## Data provided
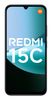 Xiaomi Redmi 15C 128GB DS Black 6,9" EU (4GB) Android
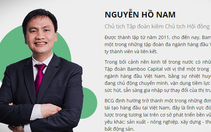 Bamboo Capital rút bớt vốn từ lĩnh vực chủ chốt để tập trung vào "cốt lõi"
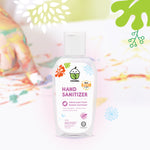CHOMEL Kids Hand Sanitizer 70% Alcohol 55ml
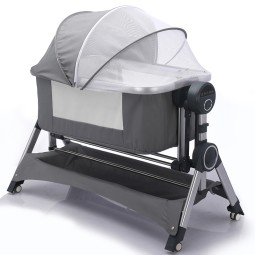 Smart Baby Swing - Electric with Timer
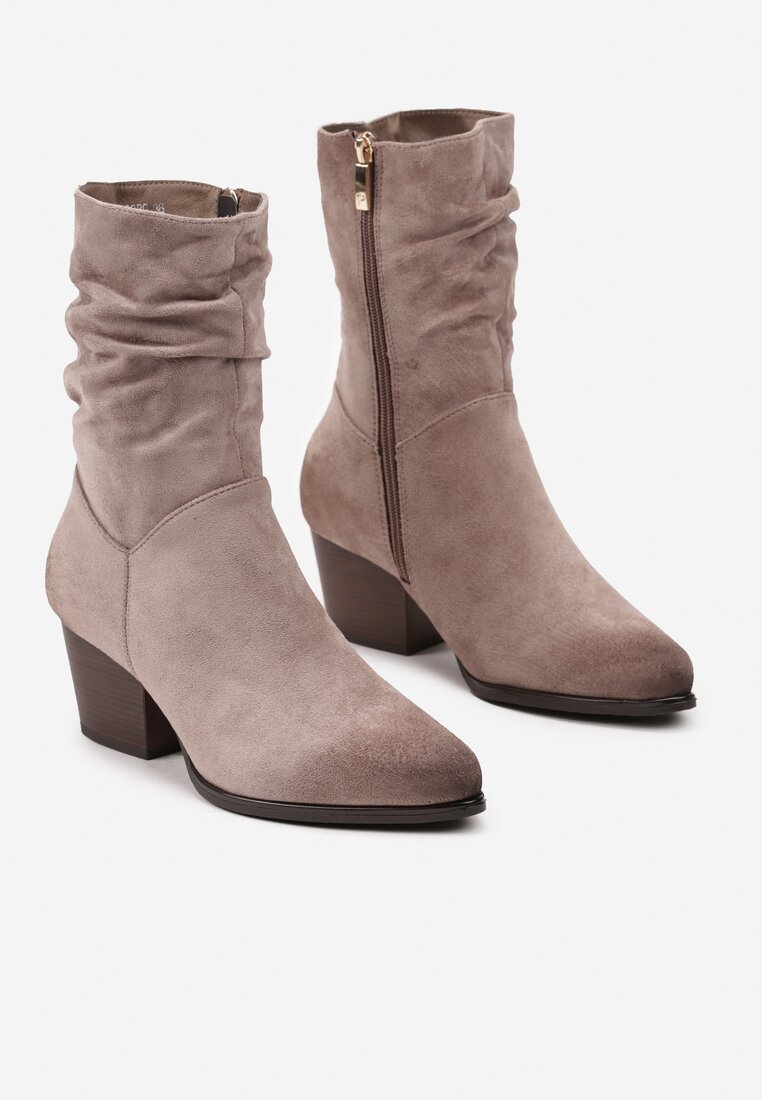 Botine Siarwen Bej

## What the task requires
Output the lines above word for word, leaving out the pictures.

## Reply
 Xiaomi Redmi 15C 128GB DS Black 6,9" EU (4GB) Android
 Bamboo Capital rút bớt vốn từ lĩnh vực chủ chốt để tập trung vào "cốt lõi"
CHOMEL Kids Hand Sanitizer 70% Alcohol 55ml
 Smart Baby Swing - Electric with Timer
 Botine Siarwen Bej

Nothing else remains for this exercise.